begin RECORDS SUPPLIED
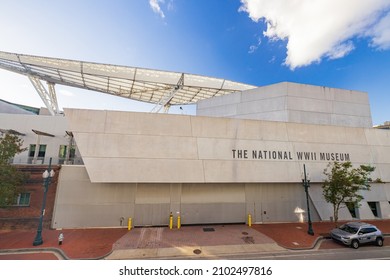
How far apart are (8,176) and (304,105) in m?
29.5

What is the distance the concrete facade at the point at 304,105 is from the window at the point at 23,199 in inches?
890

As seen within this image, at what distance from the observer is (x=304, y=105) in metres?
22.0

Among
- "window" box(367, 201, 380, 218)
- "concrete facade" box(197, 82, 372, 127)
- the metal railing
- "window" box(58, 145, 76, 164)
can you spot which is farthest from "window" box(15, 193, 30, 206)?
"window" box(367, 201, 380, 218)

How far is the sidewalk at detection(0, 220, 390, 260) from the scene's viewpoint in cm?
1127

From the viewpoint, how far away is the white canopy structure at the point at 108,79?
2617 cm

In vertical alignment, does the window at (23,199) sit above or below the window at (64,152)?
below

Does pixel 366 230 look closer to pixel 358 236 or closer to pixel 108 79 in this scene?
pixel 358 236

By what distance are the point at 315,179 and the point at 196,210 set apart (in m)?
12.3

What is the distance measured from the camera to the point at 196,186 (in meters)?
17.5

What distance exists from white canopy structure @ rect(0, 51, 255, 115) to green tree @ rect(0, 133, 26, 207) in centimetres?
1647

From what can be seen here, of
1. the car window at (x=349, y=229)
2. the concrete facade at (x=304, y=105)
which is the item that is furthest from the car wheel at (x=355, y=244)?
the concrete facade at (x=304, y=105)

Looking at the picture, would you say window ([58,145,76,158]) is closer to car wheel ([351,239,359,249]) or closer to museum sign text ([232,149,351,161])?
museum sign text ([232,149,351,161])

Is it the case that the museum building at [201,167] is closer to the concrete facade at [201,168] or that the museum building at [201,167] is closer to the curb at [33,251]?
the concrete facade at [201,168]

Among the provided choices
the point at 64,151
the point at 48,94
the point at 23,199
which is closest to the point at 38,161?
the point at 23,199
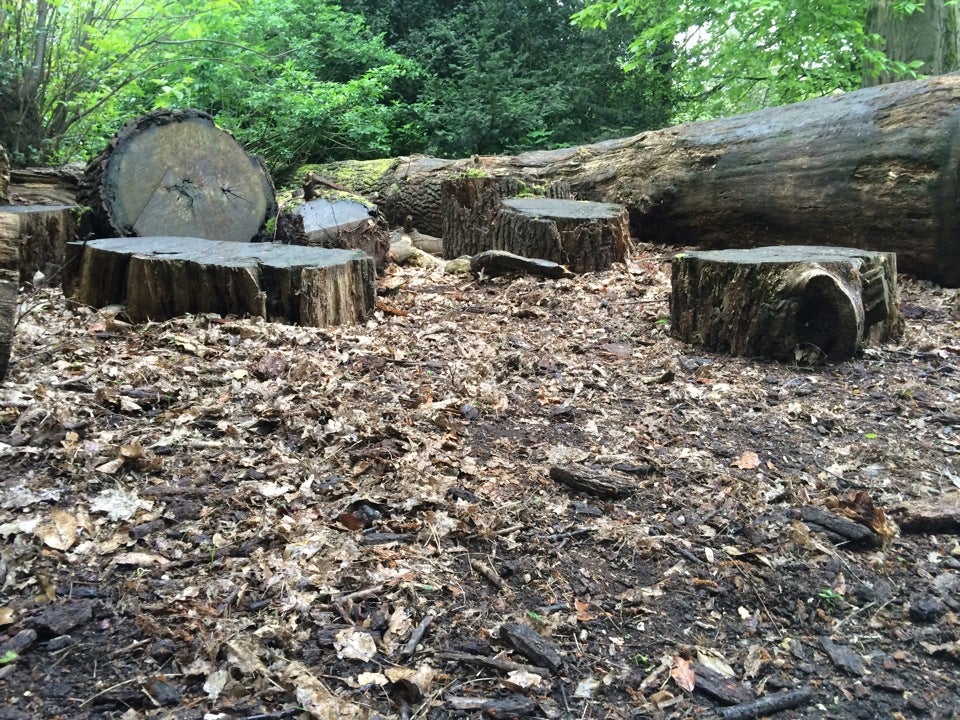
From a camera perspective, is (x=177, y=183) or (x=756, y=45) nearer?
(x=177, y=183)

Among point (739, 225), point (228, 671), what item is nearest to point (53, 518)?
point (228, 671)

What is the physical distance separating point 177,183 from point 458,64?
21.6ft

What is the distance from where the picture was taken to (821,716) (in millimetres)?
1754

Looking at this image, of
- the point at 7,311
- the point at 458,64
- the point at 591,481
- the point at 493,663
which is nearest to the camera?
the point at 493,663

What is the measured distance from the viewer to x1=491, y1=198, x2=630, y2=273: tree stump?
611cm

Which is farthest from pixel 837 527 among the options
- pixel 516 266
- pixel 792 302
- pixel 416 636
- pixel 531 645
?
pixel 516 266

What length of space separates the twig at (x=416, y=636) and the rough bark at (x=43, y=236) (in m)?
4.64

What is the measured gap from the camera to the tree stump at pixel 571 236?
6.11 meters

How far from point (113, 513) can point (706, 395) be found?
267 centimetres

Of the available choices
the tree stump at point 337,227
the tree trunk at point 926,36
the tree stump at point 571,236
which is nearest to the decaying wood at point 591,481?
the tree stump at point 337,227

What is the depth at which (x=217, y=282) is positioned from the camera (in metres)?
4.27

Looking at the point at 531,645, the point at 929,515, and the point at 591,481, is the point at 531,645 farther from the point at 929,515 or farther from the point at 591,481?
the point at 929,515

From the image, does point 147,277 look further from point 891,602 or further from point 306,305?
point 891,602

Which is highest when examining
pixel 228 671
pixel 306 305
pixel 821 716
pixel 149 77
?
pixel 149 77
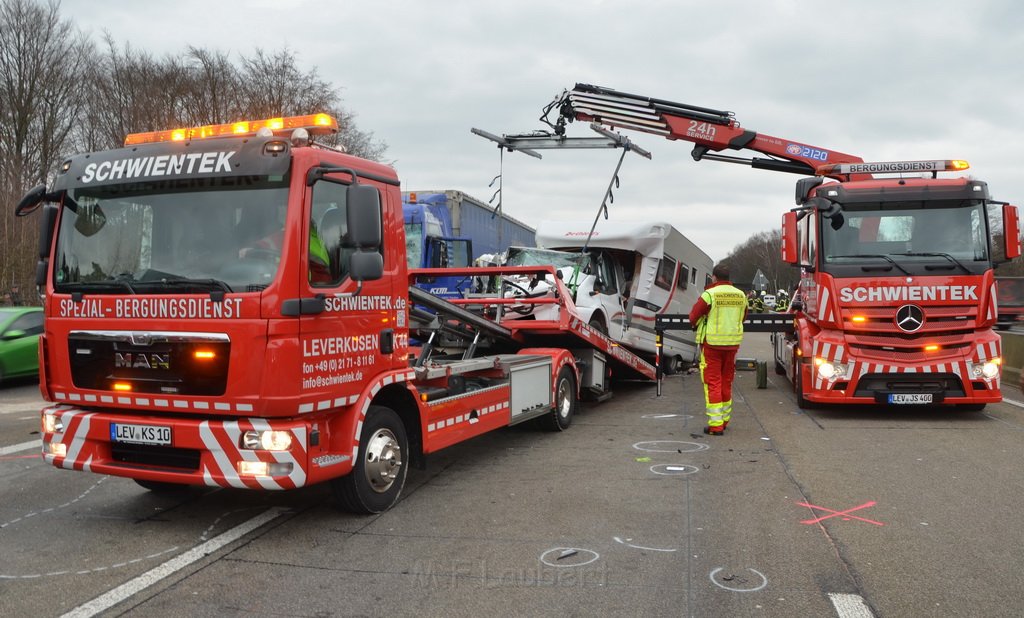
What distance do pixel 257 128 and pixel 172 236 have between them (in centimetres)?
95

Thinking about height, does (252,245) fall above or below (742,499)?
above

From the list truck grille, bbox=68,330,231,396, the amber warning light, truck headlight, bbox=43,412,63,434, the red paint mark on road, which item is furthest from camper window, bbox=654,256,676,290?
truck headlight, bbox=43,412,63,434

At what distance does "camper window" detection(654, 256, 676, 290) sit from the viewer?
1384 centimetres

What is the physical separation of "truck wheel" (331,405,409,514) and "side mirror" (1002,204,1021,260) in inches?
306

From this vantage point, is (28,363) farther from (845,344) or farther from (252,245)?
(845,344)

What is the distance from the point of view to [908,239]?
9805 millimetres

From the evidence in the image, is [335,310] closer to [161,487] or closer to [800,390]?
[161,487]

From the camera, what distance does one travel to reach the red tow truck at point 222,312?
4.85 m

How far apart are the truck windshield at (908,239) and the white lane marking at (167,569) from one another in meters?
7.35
end RECORDS SUPPLIED
begin RECORDS SUPPLIED
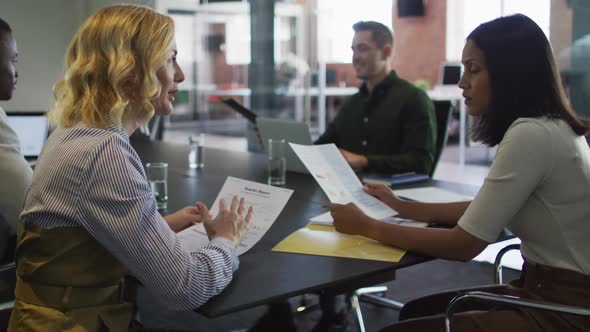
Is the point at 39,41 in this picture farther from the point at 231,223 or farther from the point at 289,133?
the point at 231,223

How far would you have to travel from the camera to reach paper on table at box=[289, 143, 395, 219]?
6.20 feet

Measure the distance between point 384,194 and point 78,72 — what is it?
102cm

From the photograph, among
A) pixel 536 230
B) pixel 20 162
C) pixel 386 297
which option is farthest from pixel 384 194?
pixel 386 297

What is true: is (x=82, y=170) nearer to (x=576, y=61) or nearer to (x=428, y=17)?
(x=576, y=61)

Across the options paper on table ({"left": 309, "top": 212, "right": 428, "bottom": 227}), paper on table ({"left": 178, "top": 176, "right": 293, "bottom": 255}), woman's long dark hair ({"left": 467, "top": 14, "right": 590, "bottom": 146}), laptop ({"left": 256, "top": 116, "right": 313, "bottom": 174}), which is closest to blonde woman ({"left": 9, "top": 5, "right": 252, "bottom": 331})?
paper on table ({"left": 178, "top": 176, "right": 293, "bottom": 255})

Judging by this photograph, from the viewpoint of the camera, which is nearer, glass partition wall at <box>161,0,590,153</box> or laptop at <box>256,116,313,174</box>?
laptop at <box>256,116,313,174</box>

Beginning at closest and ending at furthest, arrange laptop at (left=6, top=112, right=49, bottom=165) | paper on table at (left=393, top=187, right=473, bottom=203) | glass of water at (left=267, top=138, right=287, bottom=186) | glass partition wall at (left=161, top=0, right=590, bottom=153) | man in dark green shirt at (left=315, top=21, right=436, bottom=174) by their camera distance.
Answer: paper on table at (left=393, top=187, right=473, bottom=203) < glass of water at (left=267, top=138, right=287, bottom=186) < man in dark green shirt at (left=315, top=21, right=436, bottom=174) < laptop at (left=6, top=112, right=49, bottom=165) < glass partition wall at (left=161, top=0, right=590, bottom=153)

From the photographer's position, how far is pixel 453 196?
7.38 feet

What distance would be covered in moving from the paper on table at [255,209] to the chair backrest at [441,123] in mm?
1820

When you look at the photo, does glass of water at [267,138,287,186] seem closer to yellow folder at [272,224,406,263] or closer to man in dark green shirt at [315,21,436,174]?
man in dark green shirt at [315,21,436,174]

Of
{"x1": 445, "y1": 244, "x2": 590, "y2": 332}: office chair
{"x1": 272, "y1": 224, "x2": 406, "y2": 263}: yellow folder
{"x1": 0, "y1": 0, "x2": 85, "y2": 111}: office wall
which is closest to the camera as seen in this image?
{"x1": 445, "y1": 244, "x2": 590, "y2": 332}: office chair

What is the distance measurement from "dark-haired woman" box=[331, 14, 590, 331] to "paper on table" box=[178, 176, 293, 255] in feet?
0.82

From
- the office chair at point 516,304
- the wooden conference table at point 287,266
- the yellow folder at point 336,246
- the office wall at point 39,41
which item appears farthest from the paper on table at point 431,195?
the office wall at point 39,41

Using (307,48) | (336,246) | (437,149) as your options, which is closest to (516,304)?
end RECORDS SUPPLIED
■ EXERCISE TASK ■
Reproduce word for word the part of the rows above that opens with the line containing "Among the provided choices" and closes with the line containing "267 centimetres", including both of those lines. Leave the pictures out.

■ EXERCISE OUTPUT ■
Among the provided choices
the point at 64,151
the point at 48,94
the point at 23,199
which is closest to the point at 38,161?
the point at 23,199
From a camera perspective, is (x=177, y=183) or (x=756, y=45) nearer?
(x=177, y=183)

Among point (739, 225), point (228, 671), what item is nearest to point (53, 518)?
point (228, 671)

What is the physical distance separating point 177,183 from point 458,64?
21.6ft

What is the distance from where the picture was taken to (821,716) (in millimetres)?
1754

Looking at this image, of
- the point at 7,311
- the point at 458,64
- the point at 591,481
- the point at 493,663
which is nearest to the camera?
the point at 493,663

What is the measured distance from the viewer to x1=491, y1=198, x2=630, y2=273: tree stump?
611cm

Which is farthest from pixel 837 527 among the options
- pixel 516 266
- pixel 792 302
- pixel 416 636
- pixel 531 645
?
pixel 516 266

What length of space separates the twig at (x=416, y=636) and the rough bark at (x=43, y=236) (in m)?
4.64

What is the measured gap from the camera to the tree stump at pixel 571 236?
6.11 meters

How far from point (113, 513) can point (706, 395) be found?
267 centimetres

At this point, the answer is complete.